For more info about umask, refer to this thread.

Solution 3:

update Folks, while I thank you for the upvotes here, I myself have to argue against my originally proposed solution below. The reason is doing things this way, there will be an amount of time, however small, where the file does exist, and does not have the proper permissions in place - this leave open wide ways of attack, and even buggy behavior.
Of course creating the file with the correct permissions in the first place is the way to go - against the correctness of that, using Python's with is just some candy.

So please, take this answer as an example of "what not to do";

original post

You can use os.chmod instead:

>>> import os
>>> name = "eek.txt"
>>> with open(name, "wt") as myfile:
...   os.chmod(name, 0o600)
...   myfile.write("eeek")
...
>>> os.system("ls -lh " + name)
-rw------- 1 gwidion gwidion 4 2011-04-11 13:47 eek.txt
0
>>>

(Note that the way to use octals in Python is by being explicit - by prefixing it with "0o" like in "0o600". In Python 2.x it would work writing just 0600 - but that is both misleading and deprecated.)

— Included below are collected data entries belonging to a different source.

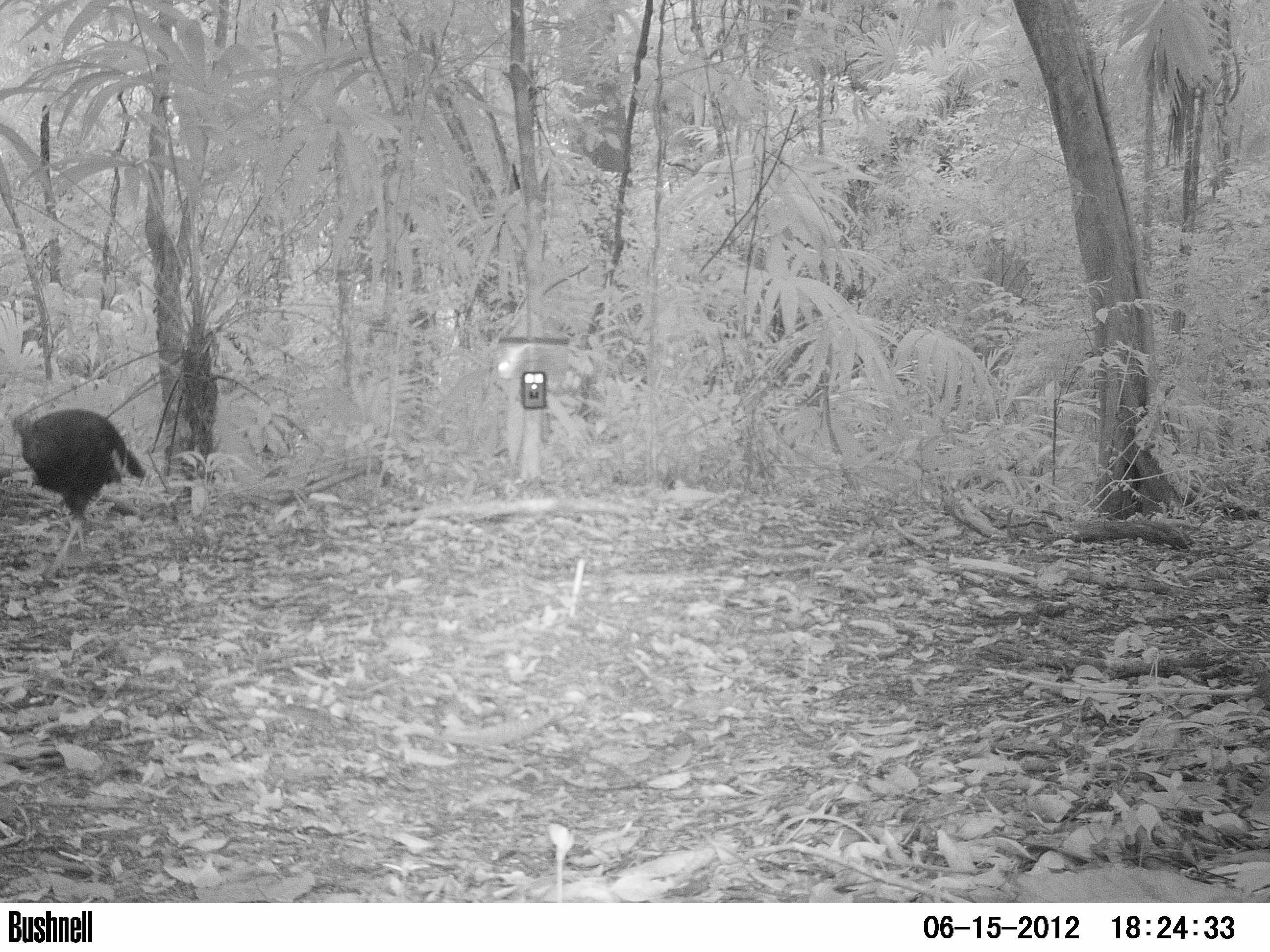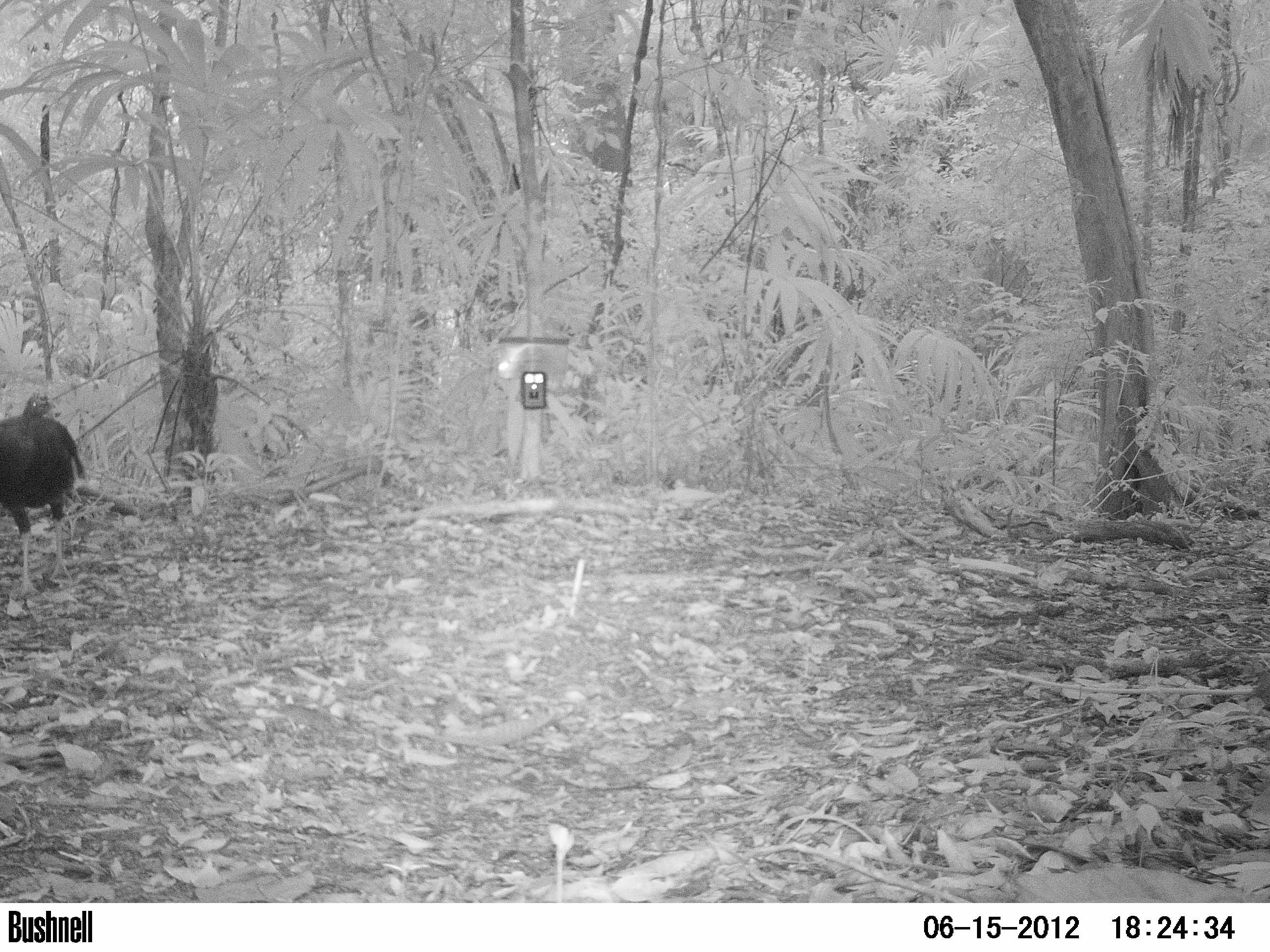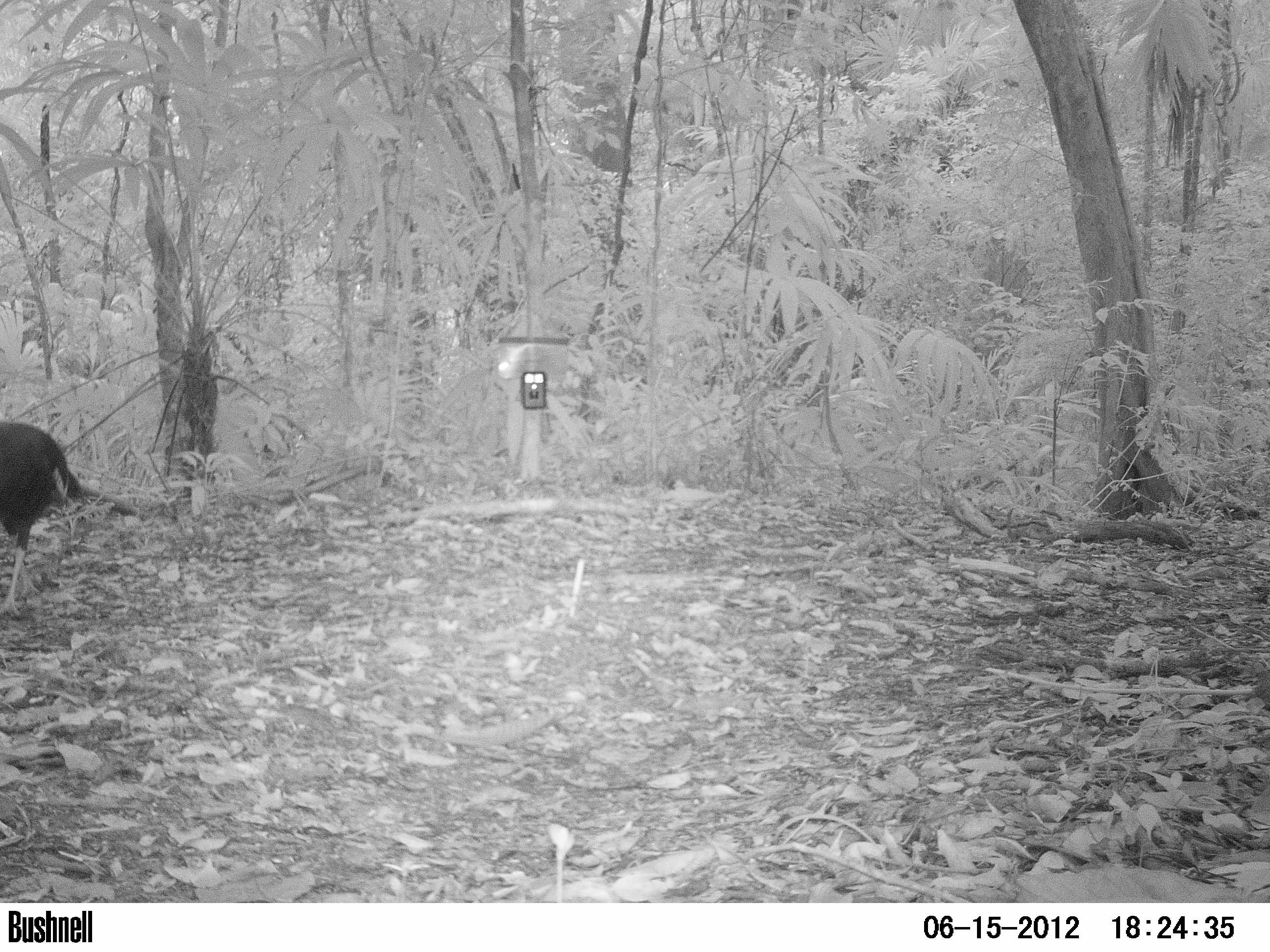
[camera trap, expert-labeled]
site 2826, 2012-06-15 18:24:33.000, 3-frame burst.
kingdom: Animalia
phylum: Chordata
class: Aves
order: Galliformes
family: Phasianidae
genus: Meleagris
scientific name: Meleagris ocellata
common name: ocellated turkey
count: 4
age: adult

However, if your security is critical, you probably should resort to creating it with os.open, as you do and use os.fdopen to retrieve a Python File object from the file descriptor returned by os.open.

Solution 4:

The question is about setting the permissions to be sure the file will not be world-readable (only read/write for the current user).

Unfortunately, on its own, the code:

fd = os.open('/path/to/file', os.O_WRONLY, 0o600)

does not guarantee that permissions will be denied to the world. It does try to set r/w for the current user (provided that umask allows it), that's it!

On two very different test systems, this code creates a file with -rw-r--r-- with my default umask, and -rw-rw-rw- with umask(0) which is definitely not what is desired (and poses a serious security risk).

If you want to make sure that the file has no bits set for group and world, you have to umask these bits first (remember - umask is denial of permissions):

os.umask(0o177)

Besides, to be 100% sure that the file doesn't already exist with different permissions, you have to chmod/delete it first (delete is safer, since you may not have write permissions in the target directory - and if you have security concerns, you don't want to write some file where you're not allowed to!), otherwise you may have a security issue if a hacker created the file before you with world-wide r/w permissions in anticipation of your move. In that case, os.open will open the file without setting its permissions at all and you're left with a world r/w secret file...

So you need:

import os
if os.path.isfile(file):
    os.remove(file)
original_umask = os.umask(0o177)  # 0o777 ^ 0o600
try:
    handle = os.fdopen(os.open(file, os.O_WRONLY | os.O_CREAT, 0o600), 'w')
finally:
    os.umask(original_umask)

This is the safe way to ensure the creation of a -rw------- file regardless of your environment and configuration. And of course you can catch and deal with the IOErrors as needed. If you don't have write permissions in the target directory, you shouldn't be able to create the file, and if it already existed the delete will fail.